◆ **ASSIGNMENT**: In the entries below, find the line with "Moving vote fraction: 25%." and the line with "scientific name: Alces alces"; give again those lines and every line between them, exactly.

[Collected data entries]

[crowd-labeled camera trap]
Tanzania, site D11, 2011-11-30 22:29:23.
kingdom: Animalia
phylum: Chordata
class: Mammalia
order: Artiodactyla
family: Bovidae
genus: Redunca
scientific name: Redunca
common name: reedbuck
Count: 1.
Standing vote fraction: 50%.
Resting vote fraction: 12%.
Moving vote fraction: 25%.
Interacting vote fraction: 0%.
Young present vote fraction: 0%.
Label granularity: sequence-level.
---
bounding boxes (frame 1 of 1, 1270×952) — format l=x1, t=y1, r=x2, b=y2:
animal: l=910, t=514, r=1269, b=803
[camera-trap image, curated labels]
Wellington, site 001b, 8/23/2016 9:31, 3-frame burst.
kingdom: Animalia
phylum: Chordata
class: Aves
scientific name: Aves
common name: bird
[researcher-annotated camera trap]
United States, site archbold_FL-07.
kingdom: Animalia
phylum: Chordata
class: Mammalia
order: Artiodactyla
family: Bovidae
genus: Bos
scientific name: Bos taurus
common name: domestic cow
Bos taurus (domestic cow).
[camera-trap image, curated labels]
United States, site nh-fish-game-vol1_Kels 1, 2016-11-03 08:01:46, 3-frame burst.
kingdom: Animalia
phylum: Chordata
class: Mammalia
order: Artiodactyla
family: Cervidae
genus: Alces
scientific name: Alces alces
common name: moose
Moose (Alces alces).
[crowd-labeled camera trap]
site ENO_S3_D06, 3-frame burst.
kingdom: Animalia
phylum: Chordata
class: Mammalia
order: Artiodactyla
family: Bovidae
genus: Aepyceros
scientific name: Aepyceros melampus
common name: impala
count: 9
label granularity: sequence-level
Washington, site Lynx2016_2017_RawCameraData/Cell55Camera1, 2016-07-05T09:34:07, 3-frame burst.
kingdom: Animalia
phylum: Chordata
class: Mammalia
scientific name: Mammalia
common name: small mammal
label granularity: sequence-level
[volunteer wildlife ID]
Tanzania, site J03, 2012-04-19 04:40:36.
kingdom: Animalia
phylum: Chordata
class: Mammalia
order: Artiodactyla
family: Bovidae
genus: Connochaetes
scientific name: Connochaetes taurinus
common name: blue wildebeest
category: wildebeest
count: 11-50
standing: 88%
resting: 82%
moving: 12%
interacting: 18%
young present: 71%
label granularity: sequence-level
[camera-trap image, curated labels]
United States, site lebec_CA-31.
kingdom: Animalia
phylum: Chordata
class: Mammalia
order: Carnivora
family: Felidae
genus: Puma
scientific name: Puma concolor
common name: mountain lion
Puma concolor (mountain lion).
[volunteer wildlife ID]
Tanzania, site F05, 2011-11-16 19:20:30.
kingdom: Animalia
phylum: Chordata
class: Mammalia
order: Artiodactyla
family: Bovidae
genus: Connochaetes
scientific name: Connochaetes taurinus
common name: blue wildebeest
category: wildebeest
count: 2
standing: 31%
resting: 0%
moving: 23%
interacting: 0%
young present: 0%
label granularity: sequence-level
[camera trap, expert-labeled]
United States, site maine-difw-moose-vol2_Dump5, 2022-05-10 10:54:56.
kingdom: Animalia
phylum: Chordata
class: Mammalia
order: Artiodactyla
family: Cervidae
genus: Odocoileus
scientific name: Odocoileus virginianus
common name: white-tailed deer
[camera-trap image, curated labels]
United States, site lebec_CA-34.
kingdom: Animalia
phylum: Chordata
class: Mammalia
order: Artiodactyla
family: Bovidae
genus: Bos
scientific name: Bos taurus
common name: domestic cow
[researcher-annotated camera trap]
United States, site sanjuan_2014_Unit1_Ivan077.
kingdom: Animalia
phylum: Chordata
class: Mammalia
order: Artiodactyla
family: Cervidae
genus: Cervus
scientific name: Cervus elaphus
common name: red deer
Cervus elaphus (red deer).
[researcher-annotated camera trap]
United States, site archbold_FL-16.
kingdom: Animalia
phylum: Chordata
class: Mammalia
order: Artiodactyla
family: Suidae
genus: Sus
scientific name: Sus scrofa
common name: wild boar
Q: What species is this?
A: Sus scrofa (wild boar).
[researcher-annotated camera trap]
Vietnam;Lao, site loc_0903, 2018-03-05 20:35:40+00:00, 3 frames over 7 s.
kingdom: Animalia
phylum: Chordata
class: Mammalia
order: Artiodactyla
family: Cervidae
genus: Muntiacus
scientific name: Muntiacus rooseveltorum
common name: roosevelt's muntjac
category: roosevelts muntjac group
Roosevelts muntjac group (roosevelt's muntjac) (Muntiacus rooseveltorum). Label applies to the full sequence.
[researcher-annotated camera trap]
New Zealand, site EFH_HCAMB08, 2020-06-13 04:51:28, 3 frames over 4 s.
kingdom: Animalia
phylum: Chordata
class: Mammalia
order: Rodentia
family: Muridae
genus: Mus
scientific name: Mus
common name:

◆ **TASK OUTPUT**:
Moving vote fraction: 25%.
Interacting vote fraction: 0%.
Young present vote fraction: 0%.
Label granularity: sequence-level.
---
bounding boxes (frame 1 of 1, 1270×952) — format l=x1, t=y1, r=x2, b=y2:
animal: l=910, t=514, r=1269, b=803
[camera-trap image, curated labels]
Wellington, site 001b, 8/23/2016 9:31, 3-frame burst.
kingdom: Animalia
phylum: Chordata
class: Aves
scientific name: Aves
common name: bird
[researcher-annotated camera trap]
United States, site archbold_FL-07.
kingdom: Animalia
phylum: Chordata
class: Mammalia
order: Artiodactyla
family: Bovidae
genus: Bos
scientific name: Bos taurus
common name: domestic cow
Bos taurus (domestic cow).
[camera-trap image, curated labels]
United States, site nh-fish-game-vol1_Kels 1, 2016-11-03 08:01:46, 3-frame burst.
kingdom: Animalia
phylum: Chordata
class: Mammalia
order: Artiodactyla
family: Cervidae
genus: Alces
scientific name: Alces alces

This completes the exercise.